ページ抜粋 >>
上記微粒子の含有量の上限は上記樹脂と上記微粒子との合計に対して、例えば、85体積%以下であり、80体積%以下であることが好ましい。上記微粒子の含有量の上限が上記範囲内であると、微粒子同士が凝集しにくく、また、表面にひび割れ等が生じにくいため、安定して電気特性の良好な多孔質ポリイミド膜を形成することができる。
なお、本明細書において、体積%及び体積比は、25℃における値である。
【0014】
また、多孔質ポリイミド膜製造用ワニスにおいて、微粒子とポリアミド酸及び/又はポリイミドからなる樹脂との合計の含有量は、多孔質ポリイミド膜製造用ワニス中の固形分全体(後述の溶剤以外の各成分全体)に対し、例えば、90質量%以上であることが好ましく、95質量%以上であることがより好ましく、実質的に99〜100質量%となるよう調整することが各種製造工程の安定性の点で更により好ましい。
【0015】
多孔質ポリイミド膜製造用ワニスの25℃における粘度は、好ましくは550mPa・s以上であり、より好ましくは600mPa・s以上であり、更により好ましくは700mPa・s以上である。上記粘度の上限は、特に限定されないが、実用的な観点から、3000mPa・s以下であり、好ましくは2000mPa・s以下であり、より好ましくは1500mPa・s以下である。
なお、粘度は、E型粘度計により測定される。

課題の指示 >> 多孔質ポリイミド膜製造用ワニスについての抜粋から、「上記微粒子の含有量の上限は上」で始まり「500mPa・s以下である。」で終わる部分を、終わりの語句まで含めて一字も変えずに書き写す。

与えられた資料 >>
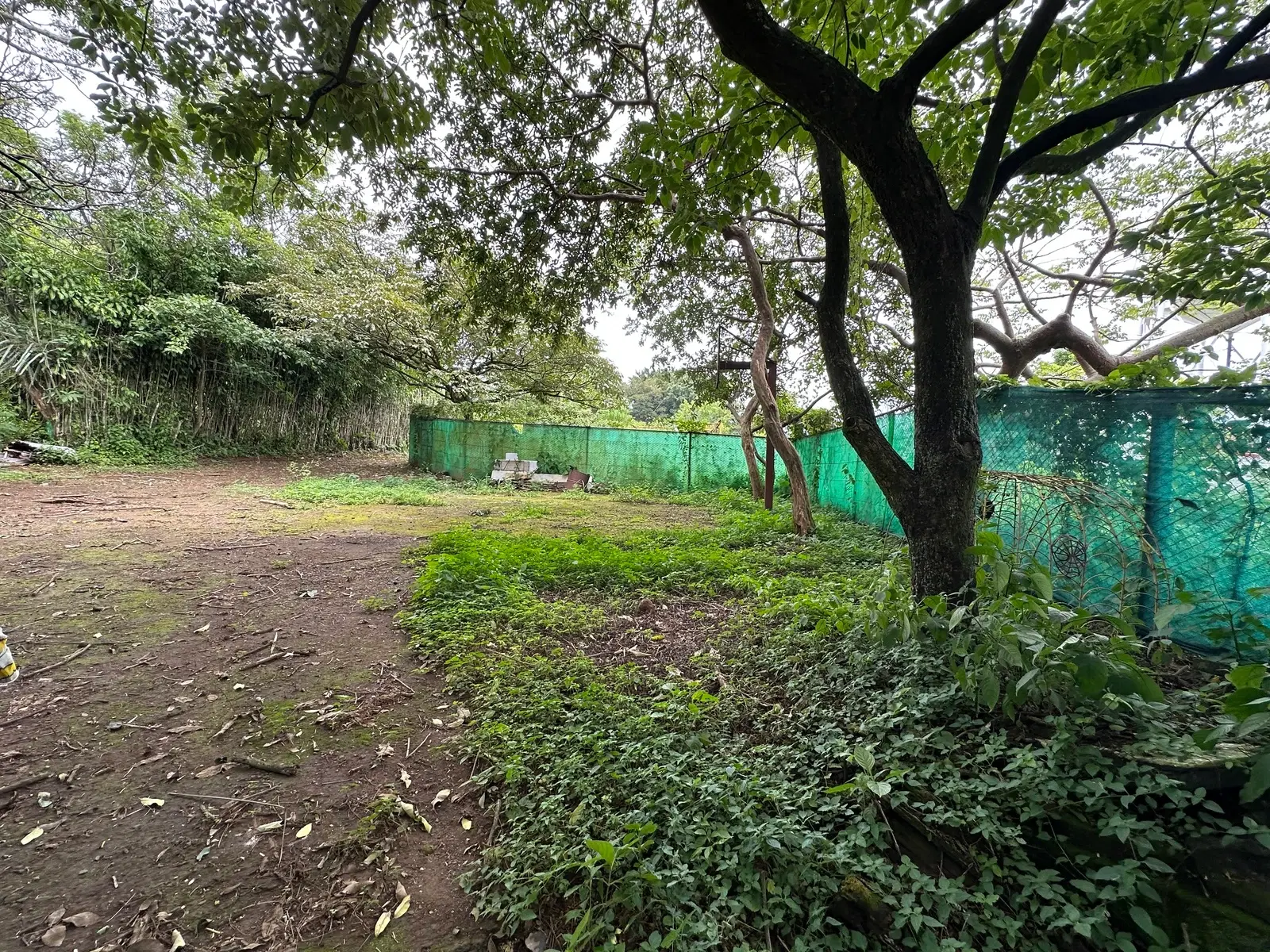 Terreno en Barrantes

課題の結果 >>
上記微粒子の含有量の上限は上記樹脂と上記微粒子との合計に対して、例えば、85体積%以下であり、80体積%以下であることが好ましい。上記微粒子の含有量の上限が上記範囲内であると、微粒子同士が凝集しにくく、また、表面にひび割れ等が生じにくいため、安定して電気特性の良好な多孔質ポリイミド膜を形成することができる。
なお、本明細書において、体積%及び体積比は、25℃における値である。
【0014】
また、多孔質ポリイミド膜製造用ワニスにおいて、微粒子とポリアミド酸及び/又はポリイミドからなる樹脂との合計の含有量は、多孔質ポリイミド膜製造用ワニス中の固形分全体(後述の溶剤以外の各成分全体)に対し、例えば、90質量%以上であることが好ましく、95質量%以上であることがより好ましく、実質的に99〜100質量%となるよう調整することが各種製造工程の安定性の点で更により好ましい。
【0015】
多孔質ポリイミド膜製造用ワニスの25℃における粘度は、好ましくは550mPa・s以上であり、より好ましくは600mPa・s以上であり、更により好ましくは700mPa・s以上である。上記粘度の上限は、特に限定されないが、実用的な観点から、3000mPa・s以下であり、好ましくは2000mPa・s以下であり、より好ましくは1500mPa・s以下である。